No.1 始業式式辞骨子2022/4/7
【校長からの発信】
No.1 始業式式辞骨子
2022年4月7日 校長 森田 勉
本日、令和4年度第1学期の始業式を迎えました。いよいよ新鮮で希望に溢れる新年度を迎えることになりました。みなさんもいろいろと抱負を抱き、決意を新たにしていることと思います。
4月6日に入学式が行われ、407名の新入生を迎えることができました。2年生、3年生のみなさんには新しくたくさんの後輩ができたということになります。ぜひいろいろとサポートをしてあげて下さい。よろしくお願いします。
新入生には、自分に秘めたものすごい潜在能力を引き出し高めるために、いつでもどこでも仲間とともに主体的持続的に学ぶ、考える、創造する、そして行動する精神、すなわち岩倉スピリットを発揮し続けてほしいと伝えました。そして、「人間はなぜ学ばなければならないか」という問いかけもしました。もちろんこれらのことは、新入生だけでなく、2、3年生のみなさんにもいつも話していることです。ときどきは思い出して、自己を高める実践を積み重ねてほしいと思います。
2年生は、慣れてきた高校生活に慢心せず、いよいよ学校の主役を担うという自覚を持ってほしいと思います。また、3年生には、いよいよ、進路を決定するという最後の大きな関門が待ち受けています。努力は運を支配する、とも言います。コロナ禍という制約はありますが、全員が大切な高校時代という素晴らしい青春のときを無駄にすることなく、努力して邁進してください。
そしてまた、世の中では「18才成人」のことが話題になっています。この4月1日より施行され、みなさんも高校在学中に成人になります。成人になると自分の意思で選択できることが増えます。一方で、大人としての責任と自覚が求められます。そして何よりも大事なことは、一人の自立した人間として社会の担い手になっていく、社会に貢献していく、という確固とした意識や心構えを持つことです。すなわち、主体的に行動できる能力を持たなくてはいけないということを意味しています。そうしたことにも思いを馳せて志を下げることなく自己を高めるよう努めてください。
さあ、いよいよ新年度が始まりました。みなさんは、新たな目標設定を済ませましたか?
ちなみに私は、「謙虚に誠実にそして感謝の気持ちを忘れずに学び続ける」ということを今年度の目標と位置づけました。これは昨年度を振り返り、どうも最近『思い込み』で判断し行動してしまう傾向が出てきているということを反省したこと、ならびに、この3月中にも読書からそして人との出遭いからまだまだ知らないことがたくさんあるなということを学んだからであります。謙虚に誠実にそして感謝の気持ちを忘れずに学び続けて、学ぶ喜びを体験・体感したいと思っています。

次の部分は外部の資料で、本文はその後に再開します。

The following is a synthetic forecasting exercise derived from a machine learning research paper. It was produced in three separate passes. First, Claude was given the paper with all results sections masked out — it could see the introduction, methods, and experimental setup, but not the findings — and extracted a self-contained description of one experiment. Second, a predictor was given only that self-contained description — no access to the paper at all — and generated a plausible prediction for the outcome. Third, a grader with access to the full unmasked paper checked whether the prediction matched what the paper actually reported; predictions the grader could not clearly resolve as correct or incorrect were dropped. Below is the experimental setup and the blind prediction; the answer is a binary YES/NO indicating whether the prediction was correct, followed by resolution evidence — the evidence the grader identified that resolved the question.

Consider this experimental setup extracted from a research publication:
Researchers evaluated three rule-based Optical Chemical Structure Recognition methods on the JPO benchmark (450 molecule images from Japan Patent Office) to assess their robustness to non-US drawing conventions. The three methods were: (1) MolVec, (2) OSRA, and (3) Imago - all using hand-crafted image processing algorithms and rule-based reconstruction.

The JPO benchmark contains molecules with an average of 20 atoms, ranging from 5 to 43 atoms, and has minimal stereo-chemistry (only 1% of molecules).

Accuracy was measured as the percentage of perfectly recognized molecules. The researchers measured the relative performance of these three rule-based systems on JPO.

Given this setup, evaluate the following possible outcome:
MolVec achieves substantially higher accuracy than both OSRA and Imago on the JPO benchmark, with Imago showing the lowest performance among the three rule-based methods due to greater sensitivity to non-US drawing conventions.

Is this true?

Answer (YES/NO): YES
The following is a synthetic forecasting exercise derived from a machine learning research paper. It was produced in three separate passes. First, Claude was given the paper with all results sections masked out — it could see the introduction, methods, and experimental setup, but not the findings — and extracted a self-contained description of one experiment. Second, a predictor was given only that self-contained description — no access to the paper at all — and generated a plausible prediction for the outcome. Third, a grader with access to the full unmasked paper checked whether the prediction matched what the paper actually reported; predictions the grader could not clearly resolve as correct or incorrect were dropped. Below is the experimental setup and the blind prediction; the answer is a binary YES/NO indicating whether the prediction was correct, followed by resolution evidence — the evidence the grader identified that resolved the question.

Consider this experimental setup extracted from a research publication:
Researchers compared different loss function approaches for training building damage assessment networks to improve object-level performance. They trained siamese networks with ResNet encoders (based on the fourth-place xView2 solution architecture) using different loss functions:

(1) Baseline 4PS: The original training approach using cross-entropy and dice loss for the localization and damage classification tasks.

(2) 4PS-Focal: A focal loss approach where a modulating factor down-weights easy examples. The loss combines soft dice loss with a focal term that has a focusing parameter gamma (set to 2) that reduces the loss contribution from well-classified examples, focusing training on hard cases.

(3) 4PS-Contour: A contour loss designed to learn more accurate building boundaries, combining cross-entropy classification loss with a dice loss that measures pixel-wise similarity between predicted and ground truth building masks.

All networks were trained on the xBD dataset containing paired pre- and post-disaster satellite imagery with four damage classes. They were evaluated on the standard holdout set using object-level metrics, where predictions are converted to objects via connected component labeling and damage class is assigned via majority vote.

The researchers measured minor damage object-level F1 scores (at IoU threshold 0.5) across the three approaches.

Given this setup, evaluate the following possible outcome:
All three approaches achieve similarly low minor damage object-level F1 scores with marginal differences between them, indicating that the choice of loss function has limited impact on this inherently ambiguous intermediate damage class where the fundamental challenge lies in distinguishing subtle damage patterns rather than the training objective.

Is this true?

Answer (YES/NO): YES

みなさんには、先月の終業式で「挑戦する、羽ばたく、そして失敗を怖れない」などのキーワードを出しつつ「明るく、強く、正しく、そして楽しく貪欲に学び続けて世界に向かって大きく成長して飛躍してほしい」と訴えました。世界では今、コロナ感染症対策やウクライナ情勢等々先行き不透明な混沌とした難しい問題が多々起きています。こうした問題に自分ならどう貢献するかということを考えることが大事です。みなさんはこれから人生を生き抜いていく上で解決困難な問題に出遭うことでしょう。しかし、みなさんはそうした諸課題から逃げることなく、自分なりの解決策を考えだし、その妥当性や根拠を示して説明し周囲を説得していくように努めなくてはいけません。みなさんのこれからの将来に起こることは、ほとんどすべてが想定外のことだと思っていいでしょう。想定外の事態を、なんとか自分だけの力や仲間とともに自分たちだけで解決していかなければならないのです。成人として生きるとはそういうことです。そのようなときに、解決のヒントとなるものは何でしょうか。先人たちが教えてくれいます。二人の言葉を紹介しておきましょう。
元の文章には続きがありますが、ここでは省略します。